The event is free and open to the public
Baumgartner is assistant professor of Musicology at Cleveland State University and the author of the monograph
Exiled Goddesses: Women Statues in the Stage Works of Kurt Weill, Thea Musgrave and Othmar Schoeck. He is currently writing a book on Jean-Luc Godard’s use of music in his films.
Baumgartner’s research comprises music in relation to the other arts (cinema, theatre and visual arts), music of the 20th and 21st centuries (Kurt Weill, Alfred Schnittke, Arvo Pärt, and Duke Ellington), and the exploration of the narrative capacity of music. Much of his research is published in numerous collections, dictionaries, and journals.

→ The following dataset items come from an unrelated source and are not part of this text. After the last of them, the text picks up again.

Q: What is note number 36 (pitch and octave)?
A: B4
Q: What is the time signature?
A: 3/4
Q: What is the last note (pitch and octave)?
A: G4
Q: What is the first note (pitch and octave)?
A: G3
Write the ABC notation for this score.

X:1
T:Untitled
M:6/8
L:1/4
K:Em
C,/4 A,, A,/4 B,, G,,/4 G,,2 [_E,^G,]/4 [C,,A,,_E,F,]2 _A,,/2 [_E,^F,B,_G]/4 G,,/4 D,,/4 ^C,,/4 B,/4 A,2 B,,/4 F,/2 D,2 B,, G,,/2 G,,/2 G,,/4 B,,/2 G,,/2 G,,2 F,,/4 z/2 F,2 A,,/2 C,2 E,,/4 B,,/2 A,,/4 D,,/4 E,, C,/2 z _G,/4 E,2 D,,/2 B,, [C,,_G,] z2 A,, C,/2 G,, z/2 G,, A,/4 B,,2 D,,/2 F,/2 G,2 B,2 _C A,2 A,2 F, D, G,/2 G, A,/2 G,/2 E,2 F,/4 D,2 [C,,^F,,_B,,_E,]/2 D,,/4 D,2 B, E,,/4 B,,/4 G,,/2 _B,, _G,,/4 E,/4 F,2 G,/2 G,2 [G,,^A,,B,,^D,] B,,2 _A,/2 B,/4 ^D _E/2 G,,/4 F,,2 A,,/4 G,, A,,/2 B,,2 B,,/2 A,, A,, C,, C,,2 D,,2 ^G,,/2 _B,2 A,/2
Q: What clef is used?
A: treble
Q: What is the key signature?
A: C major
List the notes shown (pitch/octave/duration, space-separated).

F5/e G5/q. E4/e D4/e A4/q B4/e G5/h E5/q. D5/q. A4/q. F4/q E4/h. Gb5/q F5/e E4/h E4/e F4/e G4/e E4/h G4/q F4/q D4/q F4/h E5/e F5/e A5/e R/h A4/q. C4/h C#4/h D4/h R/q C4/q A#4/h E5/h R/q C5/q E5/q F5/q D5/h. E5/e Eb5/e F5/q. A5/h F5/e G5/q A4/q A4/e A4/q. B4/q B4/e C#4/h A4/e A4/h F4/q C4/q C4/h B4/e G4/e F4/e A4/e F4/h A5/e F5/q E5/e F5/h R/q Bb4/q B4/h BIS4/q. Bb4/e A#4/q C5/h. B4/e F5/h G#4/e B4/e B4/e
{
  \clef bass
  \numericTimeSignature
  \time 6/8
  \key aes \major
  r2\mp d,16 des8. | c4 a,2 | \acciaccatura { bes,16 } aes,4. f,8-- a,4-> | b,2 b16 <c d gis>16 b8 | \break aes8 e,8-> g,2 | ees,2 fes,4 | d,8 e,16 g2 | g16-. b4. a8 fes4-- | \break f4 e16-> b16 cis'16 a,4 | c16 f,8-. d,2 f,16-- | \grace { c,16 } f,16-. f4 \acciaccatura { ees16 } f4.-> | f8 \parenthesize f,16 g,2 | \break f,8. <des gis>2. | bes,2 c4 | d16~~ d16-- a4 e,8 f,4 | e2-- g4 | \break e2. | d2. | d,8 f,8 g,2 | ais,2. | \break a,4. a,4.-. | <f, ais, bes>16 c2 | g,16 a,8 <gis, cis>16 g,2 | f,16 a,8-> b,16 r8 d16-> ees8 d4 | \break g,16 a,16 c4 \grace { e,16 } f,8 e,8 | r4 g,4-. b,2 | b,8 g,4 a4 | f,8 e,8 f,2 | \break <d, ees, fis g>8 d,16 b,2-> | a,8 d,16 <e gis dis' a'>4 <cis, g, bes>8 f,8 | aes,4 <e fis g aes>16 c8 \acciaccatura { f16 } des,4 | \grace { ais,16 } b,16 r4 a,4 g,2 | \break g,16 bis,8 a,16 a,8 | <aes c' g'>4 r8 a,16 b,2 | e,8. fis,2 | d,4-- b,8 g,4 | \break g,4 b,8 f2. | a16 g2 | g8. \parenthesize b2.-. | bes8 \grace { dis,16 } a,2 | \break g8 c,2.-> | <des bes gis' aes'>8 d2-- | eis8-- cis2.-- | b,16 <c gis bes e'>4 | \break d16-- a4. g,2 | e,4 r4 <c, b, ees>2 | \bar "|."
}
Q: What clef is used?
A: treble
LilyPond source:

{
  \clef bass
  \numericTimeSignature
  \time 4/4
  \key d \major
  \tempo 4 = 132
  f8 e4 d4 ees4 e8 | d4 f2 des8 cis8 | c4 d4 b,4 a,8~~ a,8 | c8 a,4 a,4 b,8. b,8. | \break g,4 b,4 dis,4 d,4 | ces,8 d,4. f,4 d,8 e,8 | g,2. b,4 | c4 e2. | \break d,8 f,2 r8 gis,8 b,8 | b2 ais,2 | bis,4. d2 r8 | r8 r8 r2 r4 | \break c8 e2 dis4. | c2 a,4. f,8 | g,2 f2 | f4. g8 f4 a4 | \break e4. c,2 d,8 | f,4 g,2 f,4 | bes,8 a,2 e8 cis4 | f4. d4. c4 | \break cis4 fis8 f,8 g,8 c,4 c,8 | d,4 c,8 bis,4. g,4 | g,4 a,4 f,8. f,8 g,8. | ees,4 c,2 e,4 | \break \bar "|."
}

Baumgartner’s lecture will focus on Jean-Luc Godard’s early films from 1960 to around 1966 revealing an ironic reflection of Hollywood cinema from the 1940s and 1950s. Godard treats the music in his early films from the same self-reflexive standpoint as he does with all the other cinematic devices. One Hollywood genre Godard was particularly fond of was the musical.
The lecture series is sponsored by the Dana School of Music and the Dana Research Society, a student organization promoting student research in music. For more information on the lecture, email Ewelina Boczkowska at
eboczkowska@ysu.edu.
Parking is available in the Wick Avenue deck for a nominal fee.